== To do ==
A. According to the text on knife-sharpening stones, which stone in the CKtG kit can serve as both a medium/fine and a fine stone?
B. Pick up the text on knife-sharpening stones where it ends and keep writing it.

** Text shown follows **

You've broken the world of knives into more discrete pieces than needed. You've come up with a million different types, but as far as most stones go, so far you're only talking about sharpening two different types of alloys: tough and soft; and strong (possibly tough) and hard.

Assuming you want to put together one water stone kit to sharpen all of your knives, a good way of looking at it is in terms of where you want to stop the sharpening/polishing process. In your case, you'll want a three or four stone kit, consisting of a coarse stone (for profile and repair); a medium/coarse stone (to draw the first burr); a medium/fine stone to draw a refined burr and polish out the medium/coarse stone; and possibly a fine stone to finish the polishing process for your harder knives.

Since soft knives won't hold a fine or ultra fine polish for long, there's no point in taking them beyond what they can hold.

The CKtG three stone kit is a good place to start. It has excellent coarse and medium/coarse stones; and the Suehiro Rika can act as both a medium/fine and a fine stone (3K - 5K); depending on how much you work its mud during the final polishing steps of sharpening.

The CKtG kit is not the only good set. You can do as well for the same money, or get better stones, or spend less money. I still haven't seen a set which does better for the same money. As you climb the price ladder you reach a point where the stones aren't really better or faster, they're just more convenient to use.

In the CKtG kit, the Beston and Bester both need extensive soaking (1 hour min), and the Rika needs a lot of flattening and wears quickly. Can you get stones which don't require the extra planning? Yes. But you'll spend more.

** End of Text shown **
** Information shown follows **

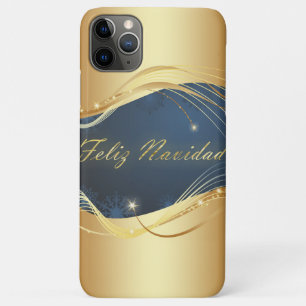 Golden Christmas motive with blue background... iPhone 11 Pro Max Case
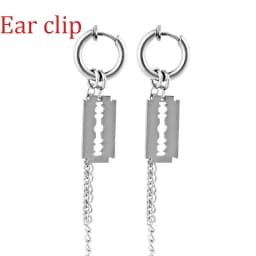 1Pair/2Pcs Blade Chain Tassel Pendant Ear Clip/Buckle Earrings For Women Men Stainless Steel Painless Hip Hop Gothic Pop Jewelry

** End of Information shown **

== Your responses ==
A. The Suehiro Rika (3K–5K).

B.
My own kit is slightly different. Like you I have some soft Euros (Forschner, carbon Sabatier) and some knives made out of stronger harder alloys (Japanese and American). I use a four stone kit with a 500, 1.2K, 3K and an 8K. The 3K level is a good one for the softer knives, and it's also a good bridge between the 1.2K and the 8K; while the 8K is as fine a stone as I want for any kitchen knife.

Sharpening is always a compromise between "perceived sharpness" and durability. The ideal bevel angles for most of your knives is probably 15* on each side. You'll probably find that most of your knives other than the Forschners can handle 60/40 - 70/30 asymmetry pretty well.

If your knife edges collapse because they're too acute, try sharpening a slightly more obtuse micro-bevel over the existing bevel angles; rather than completely re-profiling.

Brittle alloys don't become more chip prone with more acute angles or with extreme asymmetry. They usually chip from abuse of one sort or another. Using a honing rod improperly, forcing them through a difficult cut and smashing them against the board (when cutting the bottom off a pineapple, for instance) cutting on a plastic board, cutting on ceramic, cutting against bone; etc., etc.

Last, the differences between a 150 and a 180 come down to "or" not "and." There's no reason anyone needs both in the same kit.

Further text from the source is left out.